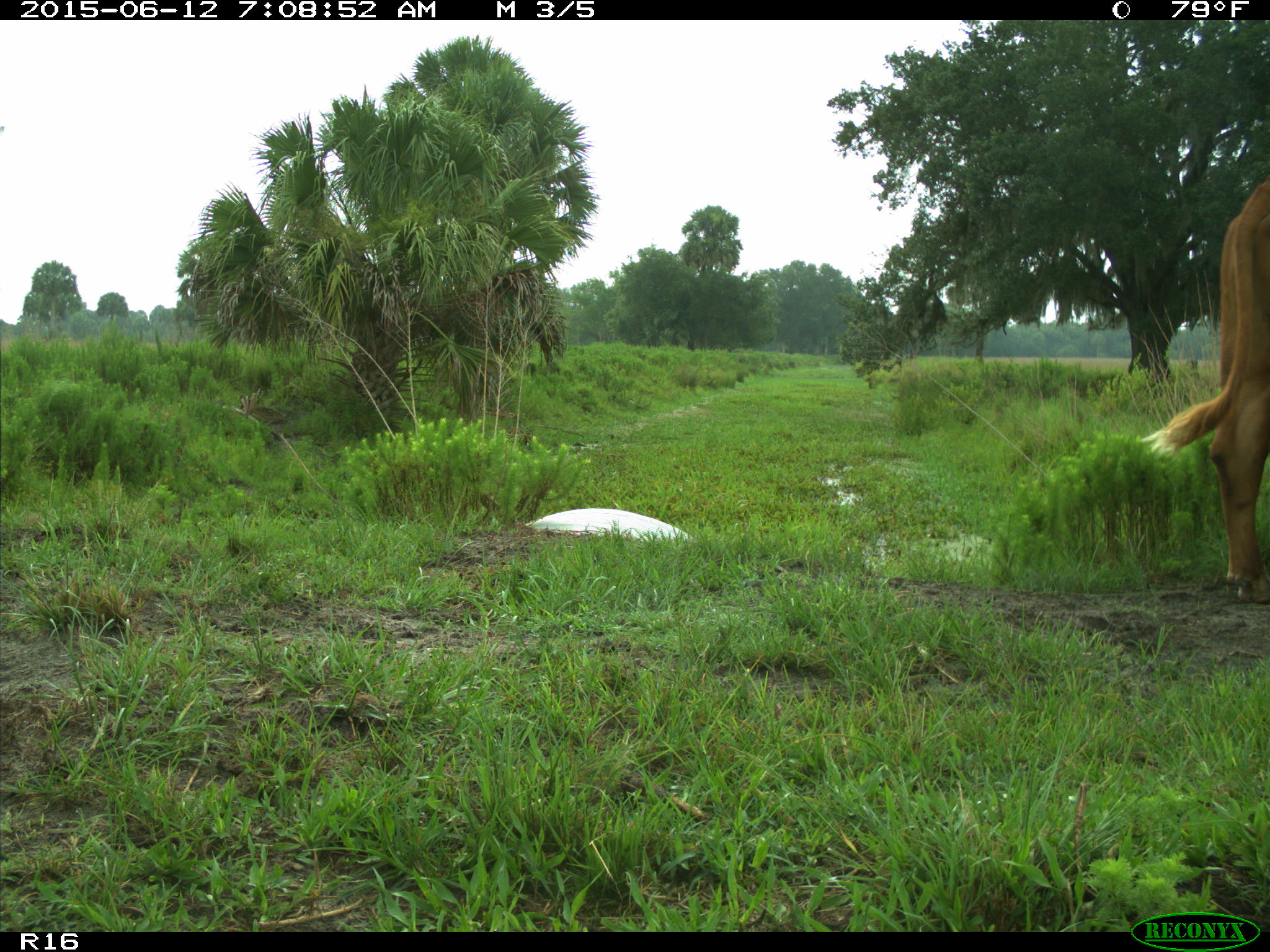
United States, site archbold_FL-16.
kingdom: Animalia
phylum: Chordata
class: Mammalia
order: Artiodactyla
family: Bovidae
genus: Bos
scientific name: Bos taurus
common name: domestic cow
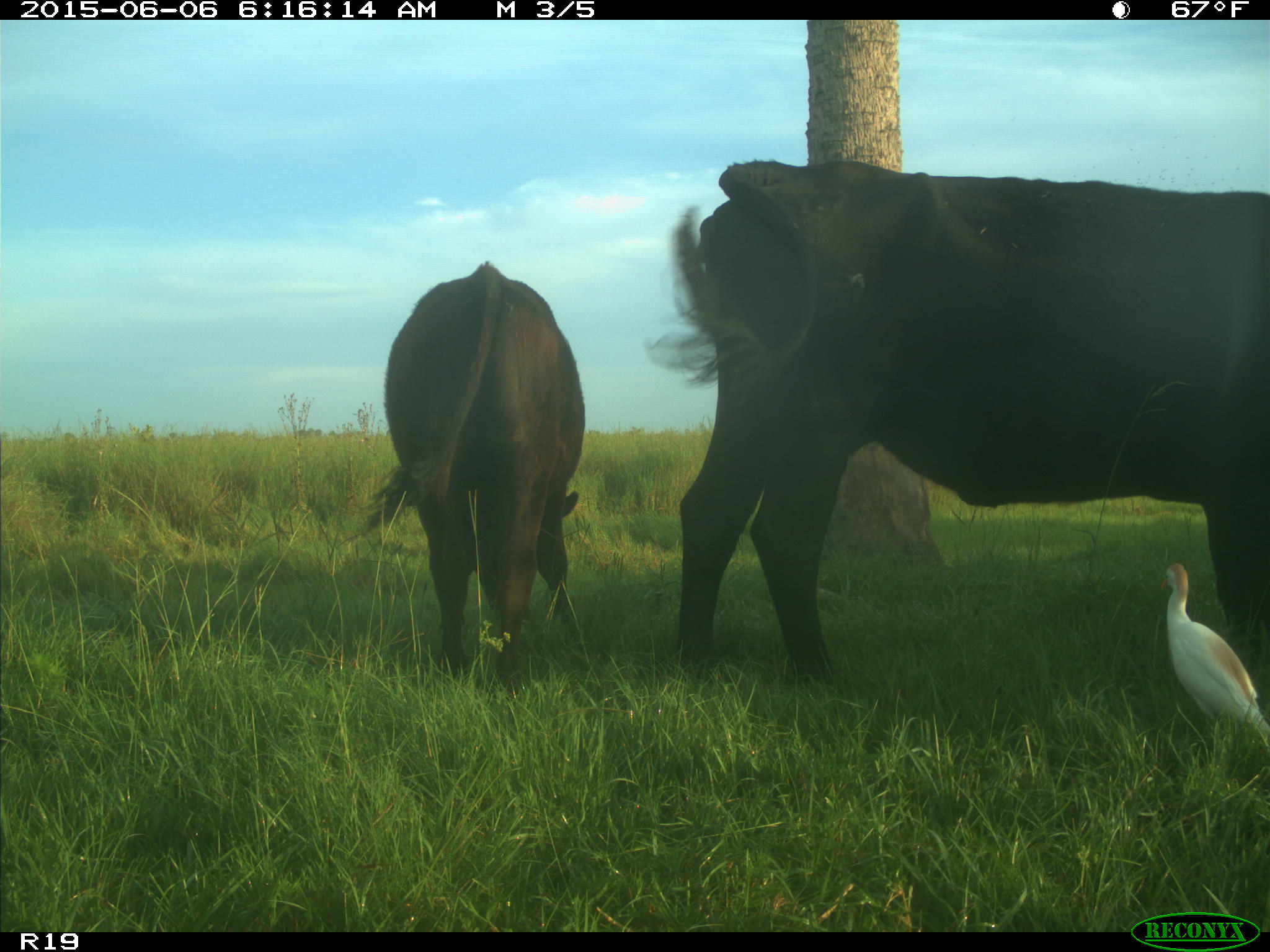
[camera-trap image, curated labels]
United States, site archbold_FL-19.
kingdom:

────────

About this task
With the pictures removed, please retype each record exactly.

Exercise response
United States, site archbold_FL-16.
kingdom: Animalia
phylum: Chordata
class: Mammalia
order: Artiodactyla
family: Bovidae
genus: Bos
scientific name: Bos taurus
common name: domestic cow
[camera-trap image, curated labels]
United States, site archbold_FL-19.
kingdom:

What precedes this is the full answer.